An early bit in Celeste and Jesse Forever is a clever demonstration of a screenwriting trick filmmaker Tony Gilroy (of the Bourne films) calls a “reversal”—we assume that our titular marrieds, played by Rashida Jones (who co-wrote) and Andy Samburg, are happy because they relentlessly joke around. In truth, as it’s soon violently revealed, they’re six months into a separation. Celeste has grown weary of Jesse’s slackerdom romantically if not platonically; Jesse operates under the delusion that she’s one laugh from taking him back. But when Jesse suddenly meets—that is, impregnates—a more serious woman (Rebecca Dayan), the normally logical Celeste finds herself descending into a mad funk.
Celeste and Jesse is neither as broadly comic as Bridesmaids nor as heavily austere as Sarah Polley’s Take This Waltz, two semi-recent films it superficially resembles. But at its best, it’s more honest than both. That our happy couple will not regroup is evident, even ignoring the baby angle. But what’s more refreshing is that Celeste is obsessed less with Jesse specifically than with the idea of being single and starting anew, not to mention jealous of his quick turnaround, in part because it betrays her own secret immaturity. The funk she finds herself in is self-conscious, someone enjoying the chance to wallow in misery, booze, bad clothes and pot, aware that she will eventually emerge.

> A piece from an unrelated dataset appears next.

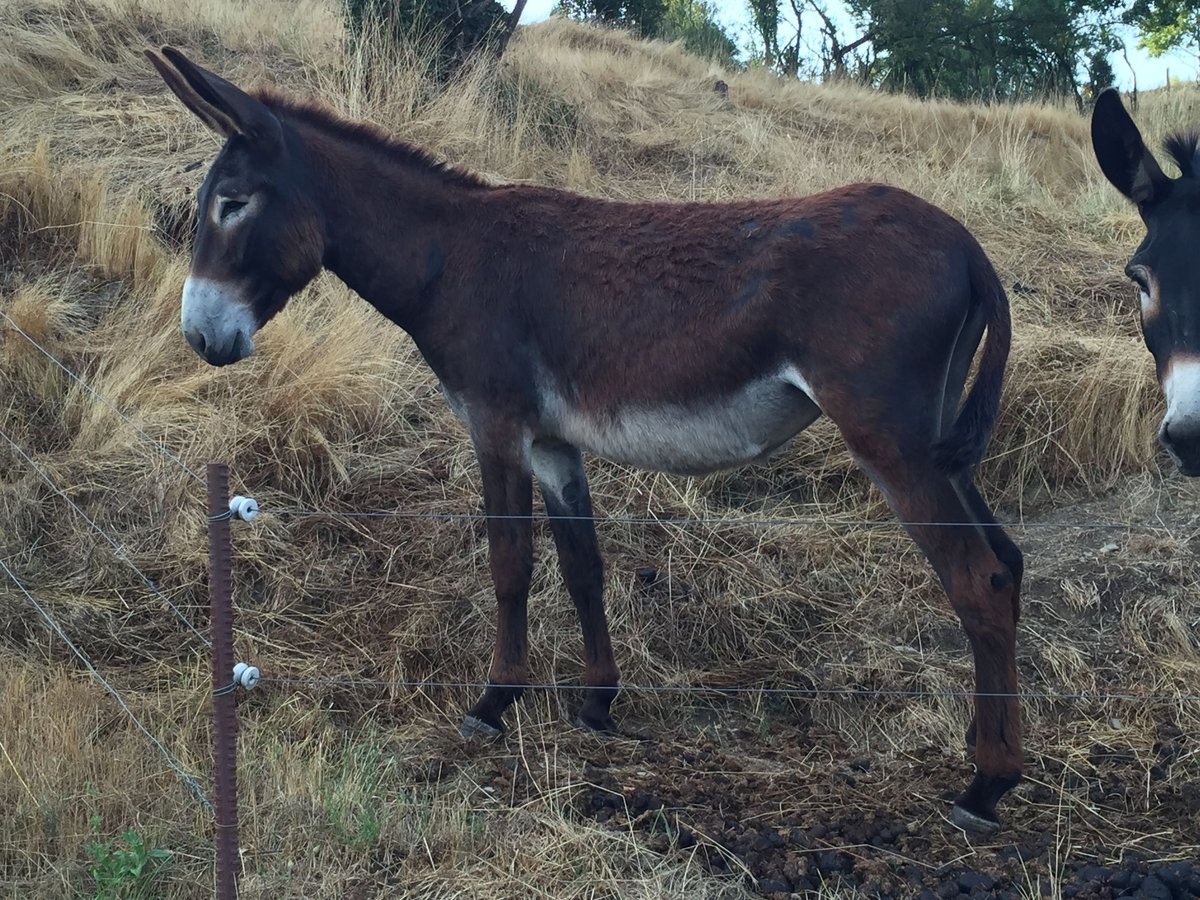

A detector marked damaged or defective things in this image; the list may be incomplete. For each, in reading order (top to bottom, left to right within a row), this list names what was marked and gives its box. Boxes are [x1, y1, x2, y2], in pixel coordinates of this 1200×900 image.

rusty metal fence post [206, 465, 238, 900]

Still, Jones is a better actress than a writer. Finally free of playing the straight man, she proves an engaging and idiosyncratic lead, even as her character turns whiney. (Samburg, in a largely off-screen role, is mostly at sea.) But while Jones (and co-writer Will McCormack) can be uniquely insightful, their jokes are terrible. There are jabs at Miley Cyrus, hippie veganism, Ikea and, for some reason, the film 10,000 B.C. There’s Elijah Wood as a gay bestie cliche (only self-aware!) and a masturbation gag at least as awful as Bridesmaid’s poo spectacle. Celeste and Jesse settles down once it gets in the thick of things, but its humor seems less like a way to lighten a mood that can be pitch black and more like a way to simply avoid seeming as smart as it is.